Give only the lines from the one containing "What amount of" through the end of the material below, exactly as written.

*-*-*

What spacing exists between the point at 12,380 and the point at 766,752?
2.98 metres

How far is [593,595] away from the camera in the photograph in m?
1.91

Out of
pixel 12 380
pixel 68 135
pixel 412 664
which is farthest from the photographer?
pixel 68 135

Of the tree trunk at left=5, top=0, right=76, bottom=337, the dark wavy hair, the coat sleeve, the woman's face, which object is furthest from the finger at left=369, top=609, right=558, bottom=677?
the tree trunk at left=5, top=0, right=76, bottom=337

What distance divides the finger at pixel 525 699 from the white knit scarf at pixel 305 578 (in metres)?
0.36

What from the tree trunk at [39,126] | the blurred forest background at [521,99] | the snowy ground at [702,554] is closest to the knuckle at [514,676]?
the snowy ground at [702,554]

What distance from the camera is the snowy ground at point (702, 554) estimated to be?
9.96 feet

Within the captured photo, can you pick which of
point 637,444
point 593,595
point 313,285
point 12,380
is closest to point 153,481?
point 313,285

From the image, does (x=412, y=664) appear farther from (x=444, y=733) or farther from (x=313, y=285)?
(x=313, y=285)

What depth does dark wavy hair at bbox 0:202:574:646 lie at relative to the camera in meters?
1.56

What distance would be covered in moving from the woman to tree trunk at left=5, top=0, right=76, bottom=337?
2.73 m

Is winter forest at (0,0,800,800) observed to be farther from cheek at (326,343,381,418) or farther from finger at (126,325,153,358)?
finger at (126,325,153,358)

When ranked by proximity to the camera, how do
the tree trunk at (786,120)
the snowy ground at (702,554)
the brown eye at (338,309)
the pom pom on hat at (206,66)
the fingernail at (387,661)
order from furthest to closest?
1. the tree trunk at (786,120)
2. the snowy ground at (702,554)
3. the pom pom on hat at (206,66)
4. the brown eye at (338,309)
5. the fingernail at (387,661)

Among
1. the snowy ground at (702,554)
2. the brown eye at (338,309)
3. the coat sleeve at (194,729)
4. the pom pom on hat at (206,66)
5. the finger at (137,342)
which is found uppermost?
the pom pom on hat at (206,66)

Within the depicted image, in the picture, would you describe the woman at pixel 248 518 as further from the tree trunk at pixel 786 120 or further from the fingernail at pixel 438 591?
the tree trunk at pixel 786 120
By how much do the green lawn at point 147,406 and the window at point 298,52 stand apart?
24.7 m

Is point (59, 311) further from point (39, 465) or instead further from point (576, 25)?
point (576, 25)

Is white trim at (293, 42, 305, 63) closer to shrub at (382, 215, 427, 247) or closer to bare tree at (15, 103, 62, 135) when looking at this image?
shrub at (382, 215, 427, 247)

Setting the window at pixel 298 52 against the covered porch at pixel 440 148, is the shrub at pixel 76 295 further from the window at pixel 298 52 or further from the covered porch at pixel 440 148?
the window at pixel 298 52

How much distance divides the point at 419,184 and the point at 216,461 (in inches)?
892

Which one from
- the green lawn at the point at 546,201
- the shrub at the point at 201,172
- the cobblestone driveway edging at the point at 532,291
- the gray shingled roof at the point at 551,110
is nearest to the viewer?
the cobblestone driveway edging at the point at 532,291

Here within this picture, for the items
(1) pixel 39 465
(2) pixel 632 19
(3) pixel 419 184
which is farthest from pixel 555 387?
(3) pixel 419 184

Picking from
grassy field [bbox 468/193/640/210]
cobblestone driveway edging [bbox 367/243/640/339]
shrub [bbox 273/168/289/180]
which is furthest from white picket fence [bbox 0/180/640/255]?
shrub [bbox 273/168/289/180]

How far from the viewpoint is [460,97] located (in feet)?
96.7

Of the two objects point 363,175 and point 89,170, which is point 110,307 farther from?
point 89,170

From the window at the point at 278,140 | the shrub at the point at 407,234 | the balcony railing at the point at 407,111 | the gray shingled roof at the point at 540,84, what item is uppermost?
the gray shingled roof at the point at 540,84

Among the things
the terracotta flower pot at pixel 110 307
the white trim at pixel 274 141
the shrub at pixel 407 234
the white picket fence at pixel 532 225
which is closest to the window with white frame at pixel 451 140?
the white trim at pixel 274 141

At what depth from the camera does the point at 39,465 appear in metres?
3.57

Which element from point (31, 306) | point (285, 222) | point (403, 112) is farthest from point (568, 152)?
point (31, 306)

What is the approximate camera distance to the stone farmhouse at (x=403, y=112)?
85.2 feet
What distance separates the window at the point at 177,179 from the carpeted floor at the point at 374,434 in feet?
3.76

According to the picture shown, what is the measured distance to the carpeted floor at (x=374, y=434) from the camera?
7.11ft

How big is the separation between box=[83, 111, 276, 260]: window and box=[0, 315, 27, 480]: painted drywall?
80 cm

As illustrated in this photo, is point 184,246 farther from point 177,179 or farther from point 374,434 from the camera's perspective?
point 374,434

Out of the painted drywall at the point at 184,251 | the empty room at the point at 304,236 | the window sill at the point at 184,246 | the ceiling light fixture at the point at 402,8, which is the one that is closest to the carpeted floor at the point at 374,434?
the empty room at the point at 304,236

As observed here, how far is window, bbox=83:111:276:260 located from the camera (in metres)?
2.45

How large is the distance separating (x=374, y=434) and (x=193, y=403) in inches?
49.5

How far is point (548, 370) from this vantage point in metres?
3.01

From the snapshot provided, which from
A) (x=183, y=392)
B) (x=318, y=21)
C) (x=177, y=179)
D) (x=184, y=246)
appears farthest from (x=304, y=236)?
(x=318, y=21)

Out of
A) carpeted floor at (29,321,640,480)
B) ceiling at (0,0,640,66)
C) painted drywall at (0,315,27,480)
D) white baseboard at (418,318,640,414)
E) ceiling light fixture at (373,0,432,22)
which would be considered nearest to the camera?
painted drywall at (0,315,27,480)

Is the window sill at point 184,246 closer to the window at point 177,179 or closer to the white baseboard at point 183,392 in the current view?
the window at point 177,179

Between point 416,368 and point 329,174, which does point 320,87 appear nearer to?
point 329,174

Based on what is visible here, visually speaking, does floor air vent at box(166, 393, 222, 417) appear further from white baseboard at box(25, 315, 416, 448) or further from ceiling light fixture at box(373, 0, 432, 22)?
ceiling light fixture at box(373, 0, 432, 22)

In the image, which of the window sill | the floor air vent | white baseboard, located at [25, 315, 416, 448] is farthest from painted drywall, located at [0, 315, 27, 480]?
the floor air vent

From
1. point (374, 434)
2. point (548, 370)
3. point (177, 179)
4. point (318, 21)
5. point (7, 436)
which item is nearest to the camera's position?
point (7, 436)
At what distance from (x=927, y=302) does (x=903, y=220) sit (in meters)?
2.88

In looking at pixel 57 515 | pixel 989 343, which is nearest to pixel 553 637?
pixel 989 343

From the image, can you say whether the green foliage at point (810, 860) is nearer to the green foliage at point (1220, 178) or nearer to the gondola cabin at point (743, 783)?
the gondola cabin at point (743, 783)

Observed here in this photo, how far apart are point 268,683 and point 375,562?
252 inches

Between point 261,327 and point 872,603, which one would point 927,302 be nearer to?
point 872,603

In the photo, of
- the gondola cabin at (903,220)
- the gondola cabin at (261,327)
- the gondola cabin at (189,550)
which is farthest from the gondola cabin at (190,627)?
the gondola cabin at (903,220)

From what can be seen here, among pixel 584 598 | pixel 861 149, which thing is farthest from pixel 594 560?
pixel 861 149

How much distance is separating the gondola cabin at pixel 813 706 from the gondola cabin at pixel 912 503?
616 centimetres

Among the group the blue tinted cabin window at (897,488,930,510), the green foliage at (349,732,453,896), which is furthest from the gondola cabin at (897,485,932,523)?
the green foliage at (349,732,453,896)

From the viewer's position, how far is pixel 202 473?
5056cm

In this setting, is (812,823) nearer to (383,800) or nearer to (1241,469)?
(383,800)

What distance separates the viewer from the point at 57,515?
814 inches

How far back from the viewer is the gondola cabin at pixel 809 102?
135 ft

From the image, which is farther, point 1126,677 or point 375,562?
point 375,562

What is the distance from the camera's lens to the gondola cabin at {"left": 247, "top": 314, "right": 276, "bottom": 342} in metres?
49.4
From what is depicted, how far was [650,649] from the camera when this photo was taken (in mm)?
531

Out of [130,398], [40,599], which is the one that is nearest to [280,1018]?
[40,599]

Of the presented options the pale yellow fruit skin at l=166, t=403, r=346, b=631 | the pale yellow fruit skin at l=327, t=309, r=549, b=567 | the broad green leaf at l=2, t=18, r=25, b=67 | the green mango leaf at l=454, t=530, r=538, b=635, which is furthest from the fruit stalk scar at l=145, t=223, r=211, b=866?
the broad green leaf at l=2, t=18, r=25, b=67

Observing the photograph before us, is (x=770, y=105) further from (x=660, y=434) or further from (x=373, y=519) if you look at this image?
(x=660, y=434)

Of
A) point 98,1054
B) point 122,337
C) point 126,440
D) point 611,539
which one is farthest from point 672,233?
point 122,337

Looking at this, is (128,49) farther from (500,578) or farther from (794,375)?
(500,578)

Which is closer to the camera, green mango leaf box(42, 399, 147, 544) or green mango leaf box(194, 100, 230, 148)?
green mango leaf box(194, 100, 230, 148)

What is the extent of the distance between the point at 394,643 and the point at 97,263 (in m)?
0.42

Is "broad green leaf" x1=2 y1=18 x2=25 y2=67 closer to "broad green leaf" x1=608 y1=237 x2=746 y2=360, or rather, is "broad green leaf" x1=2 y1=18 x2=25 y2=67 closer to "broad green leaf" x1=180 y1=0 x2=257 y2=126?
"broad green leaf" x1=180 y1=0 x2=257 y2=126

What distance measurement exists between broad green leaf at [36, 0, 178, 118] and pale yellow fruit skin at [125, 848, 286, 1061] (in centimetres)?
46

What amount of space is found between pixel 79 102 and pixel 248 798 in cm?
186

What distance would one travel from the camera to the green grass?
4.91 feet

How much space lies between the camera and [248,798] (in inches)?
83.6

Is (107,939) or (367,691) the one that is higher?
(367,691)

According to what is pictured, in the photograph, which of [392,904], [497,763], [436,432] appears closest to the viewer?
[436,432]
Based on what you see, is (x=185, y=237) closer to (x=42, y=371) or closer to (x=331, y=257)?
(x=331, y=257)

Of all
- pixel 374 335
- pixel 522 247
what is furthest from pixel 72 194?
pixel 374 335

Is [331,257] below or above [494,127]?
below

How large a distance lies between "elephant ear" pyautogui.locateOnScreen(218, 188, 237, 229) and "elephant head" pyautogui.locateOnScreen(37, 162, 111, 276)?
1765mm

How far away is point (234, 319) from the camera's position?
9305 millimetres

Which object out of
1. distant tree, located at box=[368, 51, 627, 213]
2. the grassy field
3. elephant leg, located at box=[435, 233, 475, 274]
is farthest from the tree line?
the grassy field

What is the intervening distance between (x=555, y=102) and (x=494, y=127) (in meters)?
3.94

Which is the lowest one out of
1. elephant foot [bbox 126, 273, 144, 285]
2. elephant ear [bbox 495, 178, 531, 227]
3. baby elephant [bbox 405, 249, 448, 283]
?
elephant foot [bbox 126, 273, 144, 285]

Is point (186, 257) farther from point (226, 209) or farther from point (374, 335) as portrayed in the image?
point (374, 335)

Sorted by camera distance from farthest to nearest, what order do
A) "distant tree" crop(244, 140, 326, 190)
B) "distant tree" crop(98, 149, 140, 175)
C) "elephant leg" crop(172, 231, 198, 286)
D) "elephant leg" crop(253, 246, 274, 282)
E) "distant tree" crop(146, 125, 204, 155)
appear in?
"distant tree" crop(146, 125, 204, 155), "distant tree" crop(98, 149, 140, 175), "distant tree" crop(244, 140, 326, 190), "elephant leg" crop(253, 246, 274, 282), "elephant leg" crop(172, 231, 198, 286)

*-*-*

__Solution to the problem__
What amount of space is found between pixel 79 102 and pixel 248 798 in cm?
186

What distance would one travel from the camera to the green grass?
4.91 feet

How much space lies between the camera and [248,798] (in inches)?
83.6

Is (107,939) or (367,691) the one that is higher?
(367,691)

According to what is pictured, in the photograph, which of [392,904], [497,763], [436,432] appears closest to the viewer?
[436,432]
Based on what you see, is (x=185, y=237) closer to (x=42, y=371) or closer to (x=331, y=257)?
(x=331, y=257)

Of all
- pixel 374 335
- pixel 522 247
what is furthest from pixel 72 194?
pixel 374 335

Is [331,257] below or above [494,127]?
below

How large a distance lies between "elephant ear" pyautogui.locateOnScreen(218, 188, 237, 229) and "elephant head" pyautogui.locateOnScreen(37, 162, 111, 276)?
1765mm

How far away is point (234, 319) from the camera's position?
9305 millimetres

Which object out of
1. distant tree, located at box=[368, 51, 627, 213]
2. the grassy field
3. elephant leg, located at box=[435, 233, 475, 274]
is farthest from the tree line?
the grassy field

What is the intervening distance between (x=555, y=102) and (x=494, y=127) (in meters)?
3.94

Which is the lowest one out of
1. elephant foot [bbox 126, 273, 144, 285]
2. elephant ear [bbox 495, 178, 531, 227]
3. baby elephant [bbox 405, 249, 448, 283]
?
elephant foot [bbox 126, 273, 144, 285]

Is point (186, 257) farther from point (226, 209) or farther from point (374, 335) as portrayed in the image?
point (374, 335)

Sorted by camera distance from farthest to nearest, what order do
A) "distant tree" crop(244, 140, 326, 190)
B) "distant tree" crop(98, 149, 140, 175)
C) "elephant leg" crop(172, 231, 198, 286)
D) "elephant leg" crop(253, 246, 274, 282)
E) "distant tree" crop(146, 125, 204, 155)
appear in?
"distant tree" crop(146, 125, 204, 155), "distant tree" crop(98, 149, 140, 175), "distant tree" crop(244, 140, 326, 190), "elephant leg" crop(253, 246, 274, 282), "elephant leg" crop(172, 231, 198, 286)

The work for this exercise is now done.